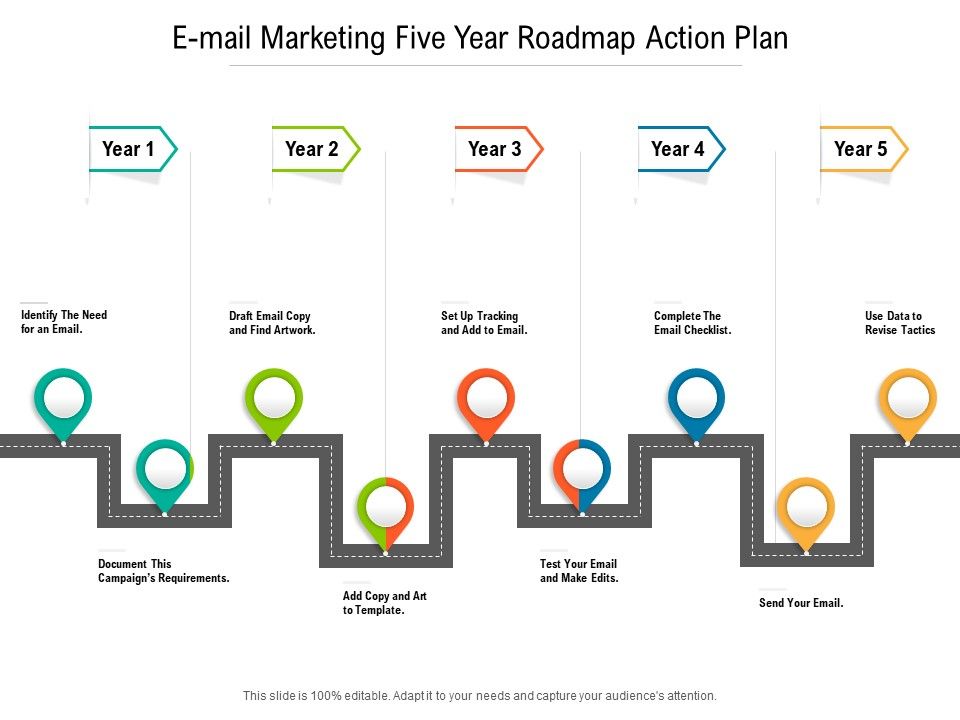 E-mail Marketing Five Year Roadmap Action Plan

Year 1

Year 2

Year 3

Year 4

Year 5

Identify The Need for an Email.

Draft Email Copy and Find Artwork.

Set Up Tracking and Add to Email.

Complete The Email Checklist.

Use Data to Revise Tactics

Document This Campaign's Requirements.

Add Copy and Art to Template.

Test Your Email and Make Edits.

Send Your Email.

This slide is 100% editable. Adapt it to your needs and capture your audience's attention.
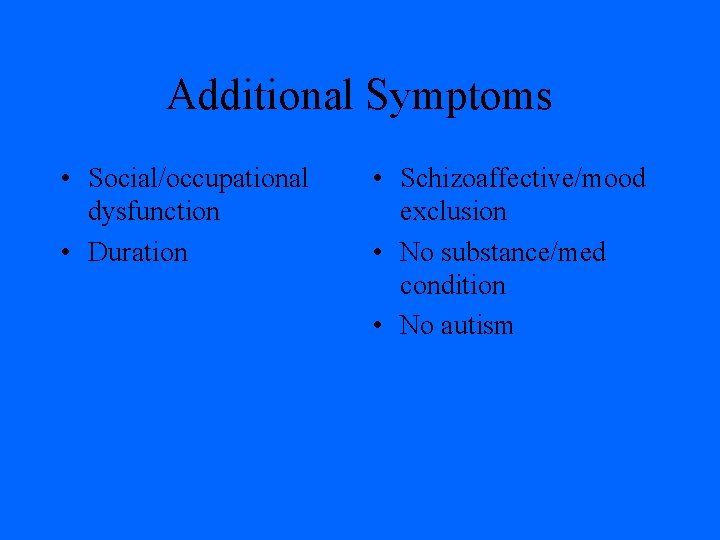 Additional Symptoms

• Social/occupational dysfunction
• Duration

• Schizoaffective/mood exclusion
• No substance/med condition
• No autism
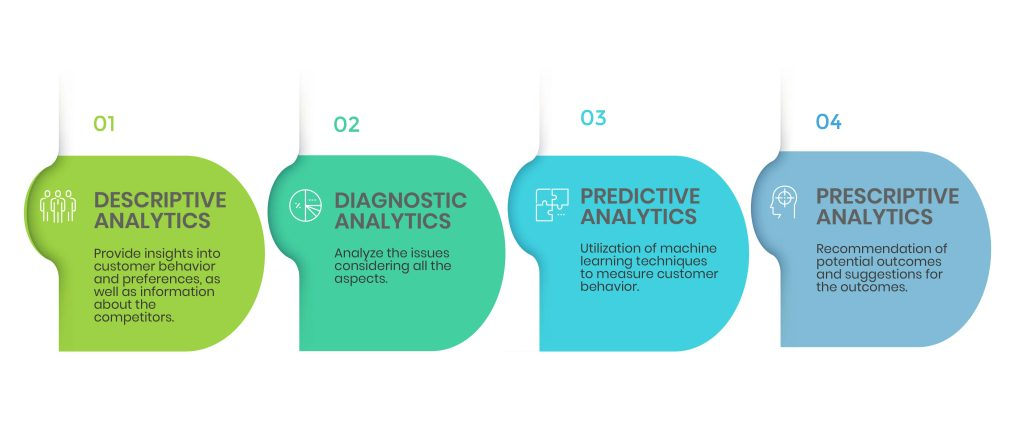 01

DESCRIPTIVE ANALYTICS

Provide insights into customer behavior and preferences, as well as information about the competitors.

02

DIAGNOSTIC ANALYTICS

Analyze the issues considering all the aspects.

03

PREDICTIVE ANALYTICS

Utilization of machine learning techniques to measure customer behavior.

04

PRESCRIPTIVE ANALYTICS

Recommendation of potential outcomes and suggestions for the outcomes.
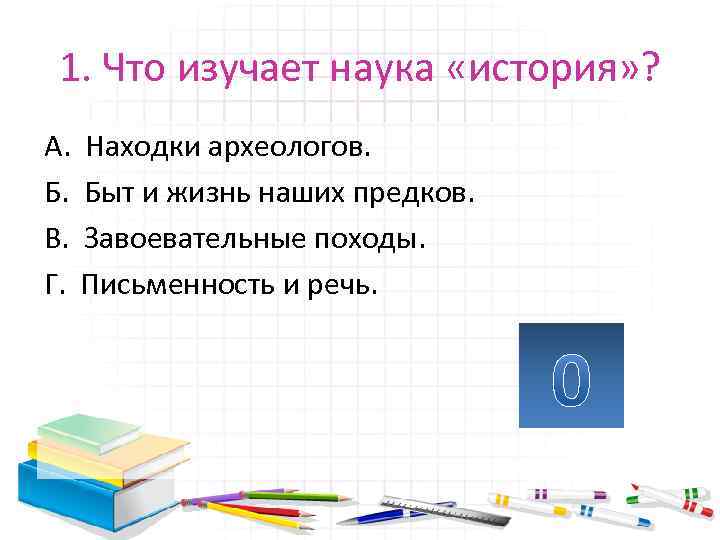 1. Что изучает наука «история»?

А. Находки археологов.

Б. Быт и жизнь наших предков.

В. Завоевательные походы.

Г. Письменность и речь.

0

Brief: Text only, please: give the listing again word for word with no images.

Answer section:
 E-mail Marketing Five Year Roadmap Action Plan

Year 1

Year 2

Year 3

Year 4

Year 5

Identify The Need for an Email.

Draft Email Copy and Find Artwork.

Set Up Tracking and Add to Email.

Complete The Email Checklist.

Use Data to Revise Tactics

Document This Campaign's Requirements.

Add Copy and Art to Template.

Test Your Email and Make Edits.

Send Your Email.

This slide is 100% editable. Adapt it to your needs and capture your audience's attention.
 Additional Symptoms

• Social/occupational dysfunction
• Duration

• Schizoaffective/mood exclusion
• No substance/med condition
• No autism
 01

DESCRIPTIVE ANALYTICS

Provide insights into customer behavior and preferences, as well as information about the competitors.

02

DIAGNOSTIC ANALYTICS

Analyze the issues considering all the aspects.

03

PREDICTIVE ANALYTICS

Utilization of machine learning techniques to measure customer behavior.

04

PRESCRIPTIVE ANALYTICS

Recommendation of potential outcomes and suggestions for the outcomes.
 1. Что изучает наука «история»?

А. Находки археологов.

Б. Быт и жизнь наших предков.

В. Завоевательные походы.

Г. Письменность и речь.

0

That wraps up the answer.